■ IHRE AUFGABE: Schreiben Sie aus dem Abschnitt über die Dienstwohnung den Wortlaut ab, beginnend bei „3. Die Vorentscheidung“ und endend mit „beruflicher Zusammenhang besteht.“.

■ ABSCHNITT DES DOKUMENTS:

Vielmehr hatte der Kläger seinen PKW deshalb auf der Sportanlage abgestellt, weil er dort seine Dienstwohnung hatte. Das Wohnen ist aber grundsätzlich der privaten Lebenssphäre zuzurechnen; die damit zusammenhängenden Kosten sind nicht steuermindernd zu berücksichtigen (vgl. § 12 Nr. 1 EStG). An dieser Beurteilung ändert sich auch dann nichts, wenn der Steuerpflichtige aus beruflichen Gründen seinen Wohnsitz an einem solchen Ort innehat oder sogar innehaben muß, an dem sein privates Eigentum einer erhöhten Gefährdung, z. B. in Form erhöhter Diebstahls- oder Beschädigungsgefahr, ausgesetzt ist. Die Wertung, Wohnen sei grundsätzlich privat, bleibt selbst dann von überragendem Gewicht, wenn berufliche Gründe den Ausschlag dafür gegeben haben, gerade diese Wohnung mit ihrer erhöhten Gefährdung für das private Eigentum zu beziehen. Bei einer anderen Betrachtungsweise träten unlösbare Abgrenzungsprobleme auf. Es könnten Steuerpflichtige mit entsprechenden Berufen sämtliche Aufwendungen, die mit Gefährdungen zusammenhängen, die sich für alle anderen Bürger als allgemeines Lebensrisiko darstellen, im beruflichen Bereich ansiedeln. Der mit § 12 Nr. 1 EStG verfolgte Zweck, zu verhindern, daß bei dafür geeigneten Berufen die Kosten der Lebensführung in einen steuerlich relevanten Bereich verlagert werden, würde in nicht mehr vertretbarer Weise eingeschränkt.

Dazu steht nicht in Widerspruch, daß nach der Rechtsprechung des Senats (Urteil vom 19. Februar 1993 VI R 42/92, BFHE 170, 560, BStBl II 1993, 519) ein Arbeitnehmer die Aufwendungen für eine auf Dienstreisen beschränkte Reisegepäckversicherung als Werbungskosten abziehen kann. Zwar handelt es sich bei dem Verlust von Reisegepäck ebenfalls um ein allgemeines Lebensrisiko. Insoweit ist aber - auch wenn es sich um einen Grenzfall handeln mag - eine Abgrenzung zwischen der beruflichen und privaten Sphäre noch möglich. Denn wenn sich ein Arbeitnehmer auf eine Dienstreise begibt, nimmt er private Gegenstände gerade aus seinem häuslichen, privaten Wohnbereich heraus und setzt diese einer erhöhten Gefährdung aus, um sie während der Dauer seiner beruflichen Reise, also während seines beruflichen Einsatzes, zu verwenden. Demgegenüber kann allein der Umstand, daß ein Arbeitnehmer in einer Dienstwohnung wohnt oder sogar wohnen muß, nicht zur Folge haben, daß sein gesamtes privates Leben in dieser Wohnung als beruflicher Einsatz zu werten ist.

3. Die Vorentscheidung ist von anderen rechtlichen Voraussetzungen ausgegangen und deshalb aufzuheben. Die Sache ist spruchreif. Die Klage ist abzuweisen, da der vom FG festgestellte Sachverhalt nicht die Wertung zuläßt, daß zwischen dem Lackschaden an dem PKW des Klägers und seinem Beruf ein beruflicher Zusammenhang besteht.

■ AUFLISTUNG IM AUSZUG:
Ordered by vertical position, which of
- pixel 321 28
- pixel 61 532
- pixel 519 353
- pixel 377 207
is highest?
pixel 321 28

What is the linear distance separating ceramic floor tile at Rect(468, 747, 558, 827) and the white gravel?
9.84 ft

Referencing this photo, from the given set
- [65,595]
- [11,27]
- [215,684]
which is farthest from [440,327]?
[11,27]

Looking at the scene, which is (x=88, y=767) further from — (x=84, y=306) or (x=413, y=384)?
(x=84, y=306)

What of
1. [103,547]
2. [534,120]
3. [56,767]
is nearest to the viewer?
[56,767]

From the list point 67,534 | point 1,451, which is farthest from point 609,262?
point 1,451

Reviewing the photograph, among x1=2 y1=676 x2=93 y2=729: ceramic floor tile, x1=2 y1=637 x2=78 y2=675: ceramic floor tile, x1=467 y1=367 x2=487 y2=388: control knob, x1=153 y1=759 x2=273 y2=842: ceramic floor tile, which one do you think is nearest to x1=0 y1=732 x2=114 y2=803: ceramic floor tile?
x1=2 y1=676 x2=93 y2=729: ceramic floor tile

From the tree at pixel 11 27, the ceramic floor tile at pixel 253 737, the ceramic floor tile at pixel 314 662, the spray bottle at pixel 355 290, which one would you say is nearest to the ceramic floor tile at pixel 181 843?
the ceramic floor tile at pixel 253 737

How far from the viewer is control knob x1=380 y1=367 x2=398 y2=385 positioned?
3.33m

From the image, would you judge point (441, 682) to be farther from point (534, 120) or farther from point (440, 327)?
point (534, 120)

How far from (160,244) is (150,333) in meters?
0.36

■ ANTWORT ZUR AUFGABE:
3. Die Vorentscheidung ist von anderen rechtlichen Voraussetzungen ausgegangen und deshalb aufzuheben. Die Sache ist spruchreif. Die Klage ist abzuweisen, da der vom FG festgestellte Sachverhalt nicht die Wertung zuläßt, daß zwischen dem Lackschaden an dem PKW des Klägers und seinem Beruf ein beruflicher Zusammenhang besteht.